**GIVEN EXERCISE:**
Gather every line from the rows below that contains the word "distance" and copy each of those lines out.

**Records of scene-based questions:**
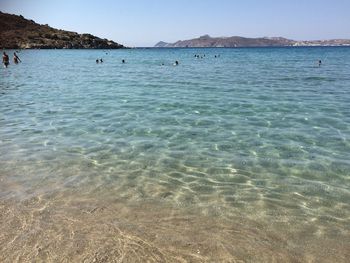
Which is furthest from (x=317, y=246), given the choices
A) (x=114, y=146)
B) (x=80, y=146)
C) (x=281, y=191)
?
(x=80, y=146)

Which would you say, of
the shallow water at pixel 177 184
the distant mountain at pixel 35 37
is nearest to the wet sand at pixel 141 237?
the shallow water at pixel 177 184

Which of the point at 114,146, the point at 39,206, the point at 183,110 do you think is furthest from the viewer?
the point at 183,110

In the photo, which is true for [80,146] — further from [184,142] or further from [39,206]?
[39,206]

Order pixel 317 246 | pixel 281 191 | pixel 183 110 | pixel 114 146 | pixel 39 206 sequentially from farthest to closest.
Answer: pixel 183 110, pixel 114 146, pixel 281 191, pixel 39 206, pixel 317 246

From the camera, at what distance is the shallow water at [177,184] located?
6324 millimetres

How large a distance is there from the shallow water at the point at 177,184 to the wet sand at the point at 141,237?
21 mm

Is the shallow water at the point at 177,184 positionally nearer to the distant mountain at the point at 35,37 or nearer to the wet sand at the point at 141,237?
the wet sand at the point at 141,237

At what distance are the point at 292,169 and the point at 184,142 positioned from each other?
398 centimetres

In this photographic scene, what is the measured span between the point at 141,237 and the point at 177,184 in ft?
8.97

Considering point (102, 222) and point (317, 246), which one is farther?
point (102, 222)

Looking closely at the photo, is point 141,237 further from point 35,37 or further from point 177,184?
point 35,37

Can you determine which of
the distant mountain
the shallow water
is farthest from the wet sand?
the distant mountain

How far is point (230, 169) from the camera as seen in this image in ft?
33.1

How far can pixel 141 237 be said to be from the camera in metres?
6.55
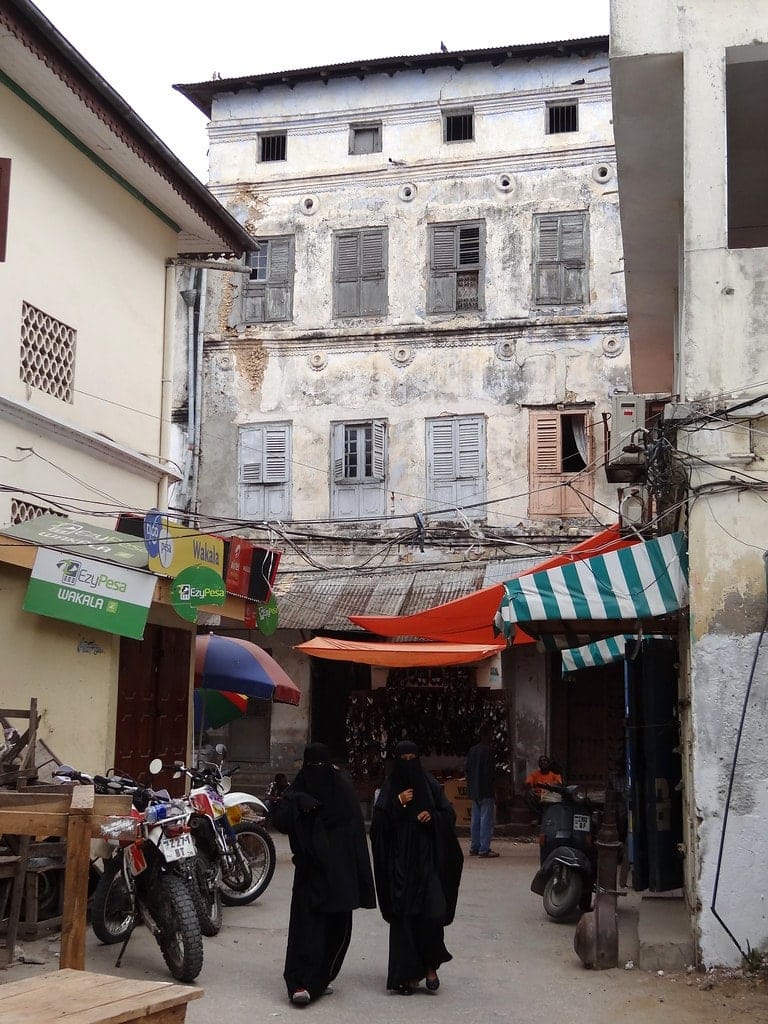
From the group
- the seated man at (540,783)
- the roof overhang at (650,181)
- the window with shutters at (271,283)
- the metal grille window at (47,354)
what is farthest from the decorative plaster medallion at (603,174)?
==
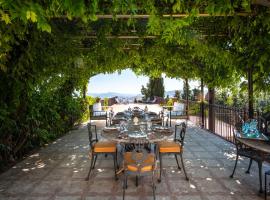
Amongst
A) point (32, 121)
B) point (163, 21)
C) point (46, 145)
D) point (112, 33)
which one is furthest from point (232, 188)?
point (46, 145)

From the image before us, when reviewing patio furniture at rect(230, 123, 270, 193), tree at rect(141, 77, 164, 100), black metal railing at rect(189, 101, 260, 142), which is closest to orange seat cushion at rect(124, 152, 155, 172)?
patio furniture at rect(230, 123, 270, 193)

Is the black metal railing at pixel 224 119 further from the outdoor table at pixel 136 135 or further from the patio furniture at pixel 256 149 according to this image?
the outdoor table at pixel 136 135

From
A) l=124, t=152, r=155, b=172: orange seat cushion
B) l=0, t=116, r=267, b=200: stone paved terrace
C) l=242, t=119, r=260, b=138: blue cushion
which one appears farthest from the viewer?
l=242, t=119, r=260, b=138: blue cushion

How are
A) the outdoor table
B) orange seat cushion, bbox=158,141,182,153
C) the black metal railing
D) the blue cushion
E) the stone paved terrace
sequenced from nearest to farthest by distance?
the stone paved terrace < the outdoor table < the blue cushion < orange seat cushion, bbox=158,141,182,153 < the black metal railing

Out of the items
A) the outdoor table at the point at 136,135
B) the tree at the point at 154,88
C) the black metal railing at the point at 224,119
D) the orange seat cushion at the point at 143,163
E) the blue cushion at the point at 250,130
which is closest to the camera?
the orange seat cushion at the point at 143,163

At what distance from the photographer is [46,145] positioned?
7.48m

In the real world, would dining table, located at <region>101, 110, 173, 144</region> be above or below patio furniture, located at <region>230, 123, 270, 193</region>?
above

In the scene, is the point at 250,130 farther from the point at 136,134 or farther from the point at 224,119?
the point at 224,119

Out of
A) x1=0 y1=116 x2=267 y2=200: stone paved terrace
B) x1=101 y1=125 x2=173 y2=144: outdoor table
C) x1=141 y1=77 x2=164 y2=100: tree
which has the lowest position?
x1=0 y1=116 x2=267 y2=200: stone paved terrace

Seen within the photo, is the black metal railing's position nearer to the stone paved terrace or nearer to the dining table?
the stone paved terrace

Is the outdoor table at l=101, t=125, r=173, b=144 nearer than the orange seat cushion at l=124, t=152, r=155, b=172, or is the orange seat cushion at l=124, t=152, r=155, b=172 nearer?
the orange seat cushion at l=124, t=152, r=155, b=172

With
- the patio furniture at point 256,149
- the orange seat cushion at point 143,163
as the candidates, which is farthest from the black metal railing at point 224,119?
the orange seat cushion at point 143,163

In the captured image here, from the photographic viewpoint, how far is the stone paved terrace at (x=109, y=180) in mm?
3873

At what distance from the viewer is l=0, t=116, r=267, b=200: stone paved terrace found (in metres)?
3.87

**SOLUTION TO THIS EXERCISE:**
From the camera, at what distance is the shallow water at [177,184] located?
How large a distance is there from the shallow water at the point at 177,184 to the wet sand at the point at 141,237?
At what distance are the point at 292,169 and the point at 184,142 positioned from each other?
sequenced from nearest to farthest by distance?
At what distance from the photographer is [46,145] positioned?
At what distance from the viewer is l=0, t=116, r=267, b=200: stone paved terrace found (in metres)?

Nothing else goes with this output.